“So be it.” Khevan was resigned to the night’s labors. Picking a spot on the edge of the A30 area, he threw the first two bags aside, across the wide aisle and onto a similar pile of jumbled luggage over there.
“Well, I’m going to get my own stuff,” Twilka announced cheerfully. “Where was it, soldier?”
Nick hadn’t bothered to ask the AI. Never remotely would have occurred to me to ask, in fact. “A37,” he answered at random. Much as he needed all the help he could get to unbury his gear, he couldn’t believe Twilka would be of any material assistance. Better to have her out of the way – as long as she doesn’t get herself in trouble. Nick was acutely conscious of time clicking irretrievably away from them. Rescuing the ‘Lite from under a stack of luggage wasn’t something he wanted to do. “Be careful,” he called after her. “Watch how you move the pieces in these big piles of stuff, because it’s balanced pretty precariously.”

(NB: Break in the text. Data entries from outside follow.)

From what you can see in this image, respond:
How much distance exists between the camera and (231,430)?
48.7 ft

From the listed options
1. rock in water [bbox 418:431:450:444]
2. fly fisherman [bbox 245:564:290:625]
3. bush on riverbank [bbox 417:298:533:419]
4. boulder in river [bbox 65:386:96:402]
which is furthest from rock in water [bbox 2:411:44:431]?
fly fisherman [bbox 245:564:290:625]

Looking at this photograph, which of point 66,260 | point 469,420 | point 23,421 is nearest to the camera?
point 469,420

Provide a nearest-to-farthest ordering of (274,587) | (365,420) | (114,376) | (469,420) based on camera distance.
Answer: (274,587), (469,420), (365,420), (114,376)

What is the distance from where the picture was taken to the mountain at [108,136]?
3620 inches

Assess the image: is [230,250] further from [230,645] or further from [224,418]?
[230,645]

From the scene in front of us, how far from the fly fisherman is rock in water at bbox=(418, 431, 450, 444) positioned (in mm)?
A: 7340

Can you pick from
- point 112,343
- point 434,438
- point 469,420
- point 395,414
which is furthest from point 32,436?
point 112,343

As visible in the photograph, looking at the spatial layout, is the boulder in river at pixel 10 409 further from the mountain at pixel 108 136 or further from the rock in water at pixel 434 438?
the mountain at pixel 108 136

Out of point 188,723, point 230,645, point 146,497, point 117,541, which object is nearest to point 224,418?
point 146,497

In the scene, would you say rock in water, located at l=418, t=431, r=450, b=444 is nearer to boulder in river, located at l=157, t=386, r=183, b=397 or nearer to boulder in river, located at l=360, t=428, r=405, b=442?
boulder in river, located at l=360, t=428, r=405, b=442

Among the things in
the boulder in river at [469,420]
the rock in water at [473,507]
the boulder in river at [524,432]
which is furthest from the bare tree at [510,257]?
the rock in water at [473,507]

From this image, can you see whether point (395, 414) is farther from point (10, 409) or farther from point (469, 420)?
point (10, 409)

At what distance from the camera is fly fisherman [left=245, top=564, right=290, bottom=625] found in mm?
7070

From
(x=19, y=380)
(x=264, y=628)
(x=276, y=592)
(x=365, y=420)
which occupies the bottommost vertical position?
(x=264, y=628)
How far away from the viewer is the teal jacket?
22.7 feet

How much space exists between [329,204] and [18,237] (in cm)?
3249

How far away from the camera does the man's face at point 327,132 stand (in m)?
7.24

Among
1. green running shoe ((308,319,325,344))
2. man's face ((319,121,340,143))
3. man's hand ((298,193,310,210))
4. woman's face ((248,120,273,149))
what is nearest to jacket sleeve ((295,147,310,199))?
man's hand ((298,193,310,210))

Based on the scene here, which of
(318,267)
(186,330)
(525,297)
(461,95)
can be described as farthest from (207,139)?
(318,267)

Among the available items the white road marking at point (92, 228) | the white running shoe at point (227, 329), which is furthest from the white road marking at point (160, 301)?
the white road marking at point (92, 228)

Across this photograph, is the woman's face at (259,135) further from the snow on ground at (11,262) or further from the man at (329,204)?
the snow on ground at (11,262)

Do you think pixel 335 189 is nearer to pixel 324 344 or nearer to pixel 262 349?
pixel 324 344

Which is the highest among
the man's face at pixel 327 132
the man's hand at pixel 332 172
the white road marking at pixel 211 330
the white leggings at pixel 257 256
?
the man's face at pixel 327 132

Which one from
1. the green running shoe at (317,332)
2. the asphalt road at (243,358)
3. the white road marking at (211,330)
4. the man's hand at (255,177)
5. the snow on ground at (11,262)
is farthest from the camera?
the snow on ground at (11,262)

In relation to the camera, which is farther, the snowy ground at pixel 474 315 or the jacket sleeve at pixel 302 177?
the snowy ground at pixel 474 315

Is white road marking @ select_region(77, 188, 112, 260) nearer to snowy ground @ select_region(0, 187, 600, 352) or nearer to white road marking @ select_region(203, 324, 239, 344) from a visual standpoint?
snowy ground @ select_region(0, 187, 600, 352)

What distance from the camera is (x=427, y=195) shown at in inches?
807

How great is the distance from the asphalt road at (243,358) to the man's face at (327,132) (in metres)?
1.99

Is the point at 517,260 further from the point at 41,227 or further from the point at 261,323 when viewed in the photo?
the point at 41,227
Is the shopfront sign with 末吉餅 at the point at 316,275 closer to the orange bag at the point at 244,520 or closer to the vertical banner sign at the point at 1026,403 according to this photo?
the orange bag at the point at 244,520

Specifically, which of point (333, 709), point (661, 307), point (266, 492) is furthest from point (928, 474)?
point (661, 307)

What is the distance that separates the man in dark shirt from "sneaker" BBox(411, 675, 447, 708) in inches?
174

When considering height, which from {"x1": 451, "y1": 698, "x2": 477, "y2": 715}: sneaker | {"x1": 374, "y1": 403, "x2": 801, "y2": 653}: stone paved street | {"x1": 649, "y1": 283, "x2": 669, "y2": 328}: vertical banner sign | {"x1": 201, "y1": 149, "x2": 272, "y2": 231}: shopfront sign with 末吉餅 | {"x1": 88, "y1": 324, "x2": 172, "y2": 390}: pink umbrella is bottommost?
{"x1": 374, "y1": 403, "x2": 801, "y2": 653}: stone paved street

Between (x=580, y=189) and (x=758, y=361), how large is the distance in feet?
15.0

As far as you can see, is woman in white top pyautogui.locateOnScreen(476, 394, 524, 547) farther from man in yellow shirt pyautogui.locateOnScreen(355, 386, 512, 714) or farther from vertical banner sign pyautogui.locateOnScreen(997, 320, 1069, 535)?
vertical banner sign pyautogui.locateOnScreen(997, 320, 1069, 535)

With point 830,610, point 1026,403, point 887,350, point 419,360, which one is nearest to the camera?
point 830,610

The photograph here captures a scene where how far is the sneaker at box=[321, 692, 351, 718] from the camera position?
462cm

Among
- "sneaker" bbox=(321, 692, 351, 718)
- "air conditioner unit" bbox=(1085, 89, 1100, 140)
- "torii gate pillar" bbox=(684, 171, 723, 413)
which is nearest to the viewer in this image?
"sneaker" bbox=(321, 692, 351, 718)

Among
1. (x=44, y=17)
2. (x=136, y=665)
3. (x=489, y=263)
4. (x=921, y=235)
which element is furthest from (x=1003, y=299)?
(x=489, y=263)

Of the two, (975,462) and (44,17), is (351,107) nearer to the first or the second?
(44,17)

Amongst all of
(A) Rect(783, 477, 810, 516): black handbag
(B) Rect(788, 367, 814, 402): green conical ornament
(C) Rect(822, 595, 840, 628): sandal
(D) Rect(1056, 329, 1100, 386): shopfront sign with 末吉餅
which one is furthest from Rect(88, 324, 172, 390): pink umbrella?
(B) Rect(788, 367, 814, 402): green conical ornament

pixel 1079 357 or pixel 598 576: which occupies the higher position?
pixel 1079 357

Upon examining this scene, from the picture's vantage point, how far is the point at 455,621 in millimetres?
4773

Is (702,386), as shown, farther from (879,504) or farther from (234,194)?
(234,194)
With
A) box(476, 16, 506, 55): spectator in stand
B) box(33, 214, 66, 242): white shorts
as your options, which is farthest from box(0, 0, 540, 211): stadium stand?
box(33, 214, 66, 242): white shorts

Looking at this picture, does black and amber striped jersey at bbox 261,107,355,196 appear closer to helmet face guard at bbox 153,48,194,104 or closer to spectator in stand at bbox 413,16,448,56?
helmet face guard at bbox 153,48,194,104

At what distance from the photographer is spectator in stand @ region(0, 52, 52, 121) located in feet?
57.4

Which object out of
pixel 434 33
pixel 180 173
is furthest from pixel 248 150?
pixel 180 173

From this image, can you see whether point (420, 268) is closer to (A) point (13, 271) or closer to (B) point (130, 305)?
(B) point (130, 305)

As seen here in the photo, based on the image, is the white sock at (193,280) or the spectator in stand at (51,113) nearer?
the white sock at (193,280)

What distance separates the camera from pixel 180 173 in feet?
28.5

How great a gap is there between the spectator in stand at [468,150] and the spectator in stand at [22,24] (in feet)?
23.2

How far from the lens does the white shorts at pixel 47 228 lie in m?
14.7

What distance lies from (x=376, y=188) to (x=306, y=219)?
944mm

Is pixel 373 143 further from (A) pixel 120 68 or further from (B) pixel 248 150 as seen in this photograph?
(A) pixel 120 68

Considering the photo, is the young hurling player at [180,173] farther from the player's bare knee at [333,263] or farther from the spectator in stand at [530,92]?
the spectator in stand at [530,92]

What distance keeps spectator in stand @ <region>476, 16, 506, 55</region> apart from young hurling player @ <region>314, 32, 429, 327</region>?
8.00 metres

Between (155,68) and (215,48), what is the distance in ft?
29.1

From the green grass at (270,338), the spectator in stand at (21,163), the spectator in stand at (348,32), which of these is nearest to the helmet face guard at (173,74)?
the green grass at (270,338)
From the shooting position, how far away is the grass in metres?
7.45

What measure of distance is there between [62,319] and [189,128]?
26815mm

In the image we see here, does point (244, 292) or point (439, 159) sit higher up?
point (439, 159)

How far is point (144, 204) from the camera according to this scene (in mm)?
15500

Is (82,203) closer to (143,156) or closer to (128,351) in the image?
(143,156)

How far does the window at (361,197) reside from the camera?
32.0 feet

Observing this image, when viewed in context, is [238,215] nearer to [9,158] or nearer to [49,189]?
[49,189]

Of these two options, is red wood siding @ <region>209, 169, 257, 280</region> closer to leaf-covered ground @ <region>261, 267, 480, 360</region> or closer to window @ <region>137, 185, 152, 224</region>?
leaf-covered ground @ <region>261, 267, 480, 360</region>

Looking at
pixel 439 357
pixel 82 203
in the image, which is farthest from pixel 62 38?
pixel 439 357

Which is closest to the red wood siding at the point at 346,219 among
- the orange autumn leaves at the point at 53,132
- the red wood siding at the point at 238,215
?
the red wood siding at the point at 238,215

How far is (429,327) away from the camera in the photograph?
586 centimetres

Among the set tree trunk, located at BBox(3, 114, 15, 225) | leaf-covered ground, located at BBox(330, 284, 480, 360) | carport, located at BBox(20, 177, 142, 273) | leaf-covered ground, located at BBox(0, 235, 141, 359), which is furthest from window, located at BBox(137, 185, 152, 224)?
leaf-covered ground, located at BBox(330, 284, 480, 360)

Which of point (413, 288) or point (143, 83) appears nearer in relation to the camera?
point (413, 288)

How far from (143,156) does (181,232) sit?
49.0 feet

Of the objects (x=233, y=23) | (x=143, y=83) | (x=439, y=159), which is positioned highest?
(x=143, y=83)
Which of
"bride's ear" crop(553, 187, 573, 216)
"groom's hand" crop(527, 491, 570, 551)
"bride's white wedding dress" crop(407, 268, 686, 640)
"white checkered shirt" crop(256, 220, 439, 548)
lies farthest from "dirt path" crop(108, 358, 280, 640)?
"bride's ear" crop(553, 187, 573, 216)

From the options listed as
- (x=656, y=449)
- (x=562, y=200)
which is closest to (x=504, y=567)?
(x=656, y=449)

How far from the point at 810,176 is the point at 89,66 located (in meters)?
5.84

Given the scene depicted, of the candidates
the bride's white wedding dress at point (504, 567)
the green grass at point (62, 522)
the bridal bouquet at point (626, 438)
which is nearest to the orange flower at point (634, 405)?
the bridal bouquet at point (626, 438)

“Thanks,” she said. With a wave, she moved off along the line of bins.
“Your bag?” Laughing, Mara picked up a small, elegant box, covered in green and yellow reptilian scales, with jeweled clasps and a handle in the shape of entwined, scarlet flowers. Admiring the workmanship, she turned it around and around.
Nick chuckled with genuine amusement. “Not that! Mine’s a standard military-issue, black and gray duffle bag, about this big.” He held his hands a yard apart. “In this gaudy treasure house of designer names and blazing colors, it should stand out like a flaring nova.”
“Mine is red, black and turquoise leather,” Khevan informed them. “With the insignia of the Lady on both sides. You’ll know it if you find it. I’d like my blaster, to say the least. I’m going to search a bit further down.”
Nick set to work with a will, Mara toiling at his side.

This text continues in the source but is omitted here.